*Stated task:* Print every record below exactly as written.

++++

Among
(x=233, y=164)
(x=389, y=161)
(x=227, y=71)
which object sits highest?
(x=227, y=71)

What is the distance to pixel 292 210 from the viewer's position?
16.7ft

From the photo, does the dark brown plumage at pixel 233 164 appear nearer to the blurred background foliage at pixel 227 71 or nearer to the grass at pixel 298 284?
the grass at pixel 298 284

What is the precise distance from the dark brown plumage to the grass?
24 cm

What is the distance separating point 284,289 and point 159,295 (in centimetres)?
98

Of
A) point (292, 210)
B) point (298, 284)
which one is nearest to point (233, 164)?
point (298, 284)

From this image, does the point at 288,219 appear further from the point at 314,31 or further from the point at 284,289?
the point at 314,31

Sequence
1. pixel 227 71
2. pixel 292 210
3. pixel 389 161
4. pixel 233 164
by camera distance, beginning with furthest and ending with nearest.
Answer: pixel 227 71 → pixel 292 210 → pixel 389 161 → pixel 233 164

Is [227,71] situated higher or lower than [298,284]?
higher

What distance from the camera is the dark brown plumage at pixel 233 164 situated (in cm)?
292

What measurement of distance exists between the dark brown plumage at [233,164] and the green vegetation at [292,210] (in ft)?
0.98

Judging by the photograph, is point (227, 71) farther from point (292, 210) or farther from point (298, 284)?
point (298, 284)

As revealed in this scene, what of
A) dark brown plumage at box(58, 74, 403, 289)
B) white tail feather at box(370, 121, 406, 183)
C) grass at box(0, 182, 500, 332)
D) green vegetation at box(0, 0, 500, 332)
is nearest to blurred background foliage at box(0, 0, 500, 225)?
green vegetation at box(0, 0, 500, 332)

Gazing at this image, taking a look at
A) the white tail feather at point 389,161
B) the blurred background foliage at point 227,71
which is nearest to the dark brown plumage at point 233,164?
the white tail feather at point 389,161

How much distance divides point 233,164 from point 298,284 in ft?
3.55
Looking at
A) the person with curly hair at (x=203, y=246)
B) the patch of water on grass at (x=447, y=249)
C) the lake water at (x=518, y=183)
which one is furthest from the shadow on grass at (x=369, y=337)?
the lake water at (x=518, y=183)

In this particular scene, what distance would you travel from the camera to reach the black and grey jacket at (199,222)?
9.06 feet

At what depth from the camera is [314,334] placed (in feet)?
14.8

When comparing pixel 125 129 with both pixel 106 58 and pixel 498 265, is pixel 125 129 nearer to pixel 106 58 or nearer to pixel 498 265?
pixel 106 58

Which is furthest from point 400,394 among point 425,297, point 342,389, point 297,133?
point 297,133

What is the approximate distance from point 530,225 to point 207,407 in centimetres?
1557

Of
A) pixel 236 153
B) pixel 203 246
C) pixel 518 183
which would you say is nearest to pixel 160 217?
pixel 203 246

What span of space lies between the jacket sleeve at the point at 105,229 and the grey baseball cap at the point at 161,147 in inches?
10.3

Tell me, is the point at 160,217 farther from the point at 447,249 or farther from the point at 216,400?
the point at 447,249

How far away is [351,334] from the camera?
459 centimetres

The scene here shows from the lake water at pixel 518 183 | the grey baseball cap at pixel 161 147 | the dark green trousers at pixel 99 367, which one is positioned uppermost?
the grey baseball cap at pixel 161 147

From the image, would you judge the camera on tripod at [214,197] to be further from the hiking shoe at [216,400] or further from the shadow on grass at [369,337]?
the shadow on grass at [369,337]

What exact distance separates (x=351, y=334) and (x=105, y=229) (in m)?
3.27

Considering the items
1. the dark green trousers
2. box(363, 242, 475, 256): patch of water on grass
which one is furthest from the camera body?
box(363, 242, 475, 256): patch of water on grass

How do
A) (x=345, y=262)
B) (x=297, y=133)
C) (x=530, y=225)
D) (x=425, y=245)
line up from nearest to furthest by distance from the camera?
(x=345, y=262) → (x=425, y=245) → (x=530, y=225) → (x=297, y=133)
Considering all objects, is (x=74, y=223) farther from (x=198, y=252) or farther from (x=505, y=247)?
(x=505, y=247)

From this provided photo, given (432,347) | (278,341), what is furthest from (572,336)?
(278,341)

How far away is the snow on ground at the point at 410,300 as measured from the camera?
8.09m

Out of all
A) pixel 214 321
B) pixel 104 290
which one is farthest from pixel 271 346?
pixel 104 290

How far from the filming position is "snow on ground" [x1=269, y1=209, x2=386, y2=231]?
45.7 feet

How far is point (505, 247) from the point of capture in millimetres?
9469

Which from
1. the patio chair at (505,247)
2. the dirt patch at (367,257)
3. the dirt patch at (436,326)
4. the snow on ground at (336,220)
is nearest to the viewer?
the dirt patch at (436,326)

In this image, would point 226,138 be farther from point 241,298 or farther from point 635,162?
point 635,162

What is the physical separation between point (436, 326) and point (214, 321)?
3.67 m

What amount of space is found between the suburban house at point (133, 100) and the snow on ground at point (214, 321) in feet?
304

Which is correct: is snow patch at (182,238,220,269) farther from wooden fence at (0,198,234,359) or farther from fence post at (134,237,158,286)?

++++

*Final answer:*
Among
(x=233, y=164)
(x=389, y=161)
(x=227, y=71)
which object sits highest?
(x=227, y=71)

What is the distance to pixel 292 210 from the viewer's position?
16.7ft

From the photo, does the dark brown plumage at pixel 233 164 appear nearer to the blurred background foliage at pixel 227 71 or nearer to the grass at pixel 298 284?
the grass at pixel 298 284

What is the precise distance from the dark brown plumage to the grass?
24 cm

What is the distance separating point 284,289 and point 159,295 (in centimetres)?
98

Of
A) point (292, 210)
B) point (298, 284)
which one is nearest to point (233, 164)?
point (298, 284)

From this image, does the point at 288,219 appear further from the point at 314,31 or further from the point at 284,289?
the point at 314,31

Sequence
1. pixel 227 71
2. pixel 292 210
3. pixel 389 161
4. pixel 233 164
by camera distance, beginning with furthest and ending with nearest.
Answer: pixel 227 71 → pixel 292 210 → pixel 389 161 → pixel 233 164

Is [227,71] situated higher or lower than [298,284]?
higher

What distance from the camera is the dark brown plumage at pixel 233 164 situated (in cm)?
292

What measurement of distance exists between the dark brown plumage at [233,164] and the green vegetation at [292,210] (in ft)?
0.98

Judging by the photograph, is point (227, 71) farther from point (292, 210) or farther from point (298, 284)?
point (298, 284)

As revealed in this scene, what of
A) dark brown plumage at box(58, 74, 403, 289)
B) white tail feather at box(370, 121, 406, 183)
C) grass at box(0, 182, 500, 332)
D) green vegetation at box(0, 0, 500, 332)
is nearest to blurred background foliage at box(0, 0, 500, 225)?
green vegetation at box(0, 0, 500, 332)

Gazing at this image, taking a look at
A) the white tail feather at point 389,161
B) the blurred background foliage at point 227,71
which is nearest to the dark brown plumage at point 233,164?
the white tail feather at point 389,161

How much distance divides point 233,164 from point 298,284 in ft?
3.55
Looking at
A) the person with curly hair at (x=203, y=246)
B) the patch of water on grass at (x=447, y=249)
C) the lake water at (x=518, y=183)
which one is furthest from the shadow on grass at (x=369, y=337)?
the lake water at (x=518, y=183)

In this particular scene, what distance would you travel from the camera to reach the black and grey jacket at (199,222)?
9.06 feet

At what depth from the camera is [314,334] placed (in feet)?
14.8

When comparing pixel 125 129 with both pixel 106 58 and pixel 498 265, is pixel 125 129 nearer to pixel 106 58 or nearer to pixel 498 265?
pixel 106 58

Which is furthest from point 400,394 among point 425,297, point 342,389, point 297,133?
point 297,133

What is the approximate distance from point 530,225 to point 207,407 in centimetres?
1557

Of
A) pixel 236 153
B) pixel 203 246
C) pixel 518 183
which would you say is nearest to pixel 160 217?
pixel 203 246

What span of space lies between the jacket sleeve at the point at 105,229 and the grey baseball cap at the point at 161,147 in inches?
10.3

Tell me, is the point at 160,217 farther from the point at 447,249 or farther from the point at 216,400?
the point at 447,249

How far away is [351,334] from the camera?
459 centimetres

The scene here shows from the lake water at pixel 518 183 | the grey baseball cap at pixel 161 147 | the dark green trousers at pixel 99 367, which one is positioned uppermost?
the grey baseball cap at pixel 161 147

From the image, would you judge the camera on tripod at [214,197] to be further from the hiking shoe at [216,400] or further from the shadow on grass at [369,337]?
the shadow on grass at [369,337]

What exact distance separates (x=351, y=334) and (x=105, y=229) (in m)?
3.27

Considering the items
1. the dark green trousers
2. box(363, 242, 475, 256): patch of water on grass
which one is furthest from the camera body?
box(363, 242, 475, 256): patch of water on grass

How do
A) (x=345, y=262)
B) (x=297, y=133)
C) (x=530, y=225)
D) (x=425, y=245)
line up from nearest to furthest by distance from the camera?
(x=345, y=262) → (x=425, y=245) → (x=530, y=225) → (x=297, y=133)
Considering all objects, is (x=74, y=223) farther from (x=198, y=252) or farther from (x=505, y=247)?
(x=505, y=247)

From this provided photo, given (432,347) | (278,341), what is furthest from (572,336)?
(278,341)

How far away is the snow on ground at the point at 410,300 as measured from the camera?
8.09m

Out of all
A) pixel 214 321
B) pixel 104 290
which one is farthest from pixel 271 346?
pixel 104 290

How far from the filming position is "snow on ground" [x1=269, y1=209, x2=386, y2=231]?
45.7 feet

How far is point (505, 247) from the point of capture in millimetres?
9469

Which from
1. the patio chair at (505,247)
2. the dirt patch at (367,257)
3. the dirt patch at (436,326)
4. the snow on ground at (336,220)
is nearest to the viewer?
the dirt patch at (436,326)

In this image, would point 226,138 be farther from point 241,298 or farther from point 635,162?
point 635,162

What is the physical separation between point (436, 326) and point (214, 321)?
3.67 m

What amount of space is found between the suburban house at point (133, 100) and the snow on ground at point (214, 321) in feet?
304

Which is correct: is snow patch at (182,238,220,269) farther from wooden fence at (0,198,234,359) or farther from fence post at (134,237,158,286)?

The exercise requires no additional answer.